» SOURCE PASSAGE:

Single by Lizzo

from the album Bitch
- Released: March 20, 2026
- Length: 3:25
- Label: Nice Life; Atlantic;
- Songwriters: Melissa Jefferson; Eric Frederic; Cheche Alara; Desmond Child; Sam Nelson Harris; Jon Bon Jovi; Richard Sambora; Holly Knight; Mike Chapman;
- Producers: Lizzo; Ricky Reed; Cheche Alara;

Lizzo singles chronology
| "Still Bad" (2025) | "Don't Make Me Love U" (2026) | "Bitch" (2026) |

Music video
- "Don't Make Me Love U" on YouTube

= Don't Make Me Love U =

"Don't Make Me Love U" is a song by American singer and rapper Lizzo. It was released on March 20, 2026, through Nice Life and Atlantic Records, as the lead single from Lizzo's fifth studio album, Bitch (2026). Lizzo wrote the song with her long-time collaborator Eric Frederic, as well as Desmond Child and Cheche Alara, among others. The song's production was handled by Lizzo, Frederic, and Alara.

==Background and release==
Lizzo announced the release of "Don't Make Me Love U" on her social media on March 18, 2026, with a clip that sees the singer twerking on her doppelgänger while the track plays in the background. Lizzo had previously performed the song on Saturday Night Live in April 2025, and sang an a-capella version of the track during an appearance on Late Night with Seth Meyers in February 2026. The track follows Lizzo's previously released singles "Still Bad" and "Love in Real Life", which were intended to be singles from her fifth studio album Bitch, before Lizzo pivoted away from the album's previous concept and instead released the stand-alone mixtape My Face Hurts from Smiling (2025).

» RECORD SET:
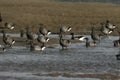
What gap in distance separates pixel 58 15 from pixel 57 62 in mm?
21638

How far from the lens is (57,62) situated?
79.6 feet

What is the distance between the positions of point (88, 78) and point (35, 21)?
2169 centimetres

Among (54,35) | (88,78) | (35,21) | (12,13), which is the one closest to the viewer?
(88,78)

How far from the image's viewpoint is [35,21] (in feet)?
138

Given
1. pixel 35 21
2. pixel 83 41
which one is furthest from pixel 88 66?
pixel 35 21

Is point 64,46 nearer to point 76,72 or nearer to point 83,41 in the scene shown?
point 83,41

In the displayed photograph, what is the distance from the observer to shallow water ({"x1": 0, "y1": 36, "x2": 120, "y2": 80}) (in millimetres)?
21922

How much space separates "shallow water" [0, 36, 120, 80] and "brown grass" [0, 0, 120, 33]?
376 inches

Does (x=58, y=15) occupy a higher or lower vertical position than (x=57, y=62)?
lower

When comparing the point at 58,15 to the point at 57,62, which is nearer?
the point at 57,62

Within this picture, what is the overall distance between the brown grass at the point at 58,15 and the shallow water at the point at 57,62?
954cm

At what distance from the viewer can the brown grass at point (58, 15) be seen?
1604 inches

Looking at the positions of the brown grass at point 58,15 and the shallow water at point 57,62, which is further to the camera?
the brown grass at point 58,15

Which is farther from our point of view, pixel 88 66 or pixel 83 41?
pixel 83 41
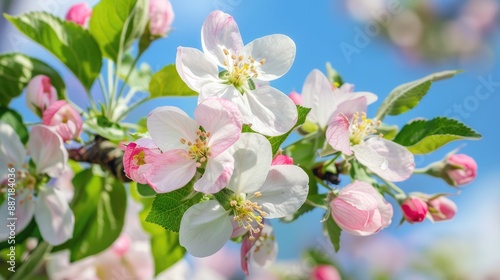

» WORK TO DO: According to the song article, on what date did Lizzo announce the release of "Don't Make Me Love U" on her social media? The items have no connection to the song article.

» WORKED ANSWER: March 18, 2026